A congenital disorder presenting with neonatal macrosomia, macrocephaly, cardiac anomalies, osteochondrodysplasia, and congenital hypertrichosis.


Cantú-Garcia–Cruz-Sanchez–Corona-Hernandez-Nazará Syndrome; Cranio-Facio-Cardio-Skeletal Syndrome; Cranio-Facio-Fronto-Digital Syndrome; Hypertrichotic Osteochondrodysplasia.


Almost 70 cases have been reported in the literature to date.


First described in 1982 by the Mexican geneticist José Maria Cantú and colleagues in four patients (two of them siblings).

Genetic inheritance

A significant number of cases appear to be sporadic. Originally, inheritance was considered to be autosomal recessive, but recent research seems to confirm autosomal dominant transmission. The defect is most often caused by dominant missense mutations in the ABCC9 gene (ATP-Binding Cassette, Subfamily C, Member 9, also known as SUR2) on chromosome 12p12.1. Cantú Syndrome is now considered a potassium channelopathy, because ABCC9 encodes four regulatory subunits of pore-forming, transmembranous ATP-sensitive potassium channels in skeletal, smooth and cardiac muscle cells, and hair follicles. ABCC9 mutations seem to result in gene gain-of-function, thereby reducing the sensitivity of ATP-mediated potassium channel activation to the ADP/ATP ratio. Instead, Cantú Syndrome may also be caused by mutations in the KCNJ8 gene (Inwardly Rectifying Potassium Channel, Subfamily J, Member 8; also known as Kir6.1) and (similar to ABCC9) located on chromosome 12p12.1 and encoding for pore-forming subunits of the ATP-sensitive potassium channel. In a few affected patients, none of these mutations could be detected.

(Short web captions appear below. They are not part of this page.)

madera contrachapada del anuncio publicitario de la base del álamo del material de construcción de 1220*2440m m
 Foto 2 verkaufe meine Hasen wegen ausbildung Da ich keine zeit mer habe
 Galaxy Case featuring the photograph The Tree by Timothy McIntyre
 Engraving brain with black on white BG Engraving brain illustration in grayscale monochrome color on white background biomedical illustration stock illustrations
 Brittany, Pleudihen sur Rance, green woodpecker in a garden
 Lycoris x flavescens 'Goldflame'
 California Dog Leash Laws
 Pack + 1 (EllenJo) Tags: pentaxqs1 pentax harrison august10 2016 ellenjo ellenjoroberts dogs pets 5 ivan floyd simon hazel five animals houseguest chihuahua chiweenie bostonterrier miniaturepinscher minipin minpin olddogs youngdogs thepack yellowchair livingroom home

Based on the clinical findings of mild mental deficiency and the distinct malformations. Storage disorders (eg, glycogen storage diseases) must be excluded. Phenotypic variability exists among patients, even among family members sharing the same ABCC9 or KCNJ8 mutation. No sexual predilection has been reported.

Clinical aspects

More than 80% of the patients with Cantú Syndrome are macrosomic and oedematous at birth (birth weight and length frequently >90th percentile). Later in childhood, they often have little subcutaneous fat tissue, which leads to a muscular appearance, but this often changes due to weight gain after puberty. The disorder is characterized by coarse (acromegaloid) facial appearance with craniofacial anomalies such as macrocephaly (in >60%) with frontal bossing, low-set ears, exophthalmos, hypertelorism, epicanthal folds (in 83%), curly and/or abundant eyelashes, broad and flat nasal bridge (in 72%), small nose with anteverted nostrils (in over 90%), prominent mouth with long philtrum and thick lips (in up to 94%), high-arched palate (in 60%), macroglossia (in 60%), and gingival hyperplasia (in 70%). Musculoskeletal features may include hypotonia, osteochondrodysplasia with short stature and neck (although patients with a height well above average have also been described), enlarged sella turcica and vertical skull base (in 10%), thickened calvaria (in 50%), platyspondyly (in 76%), ovoid vertebrae (in 35%), wide ribs (in 70%), narrow chest (in 66%), bilateral coxa valga (in 20%), hypoplastic pelvis ...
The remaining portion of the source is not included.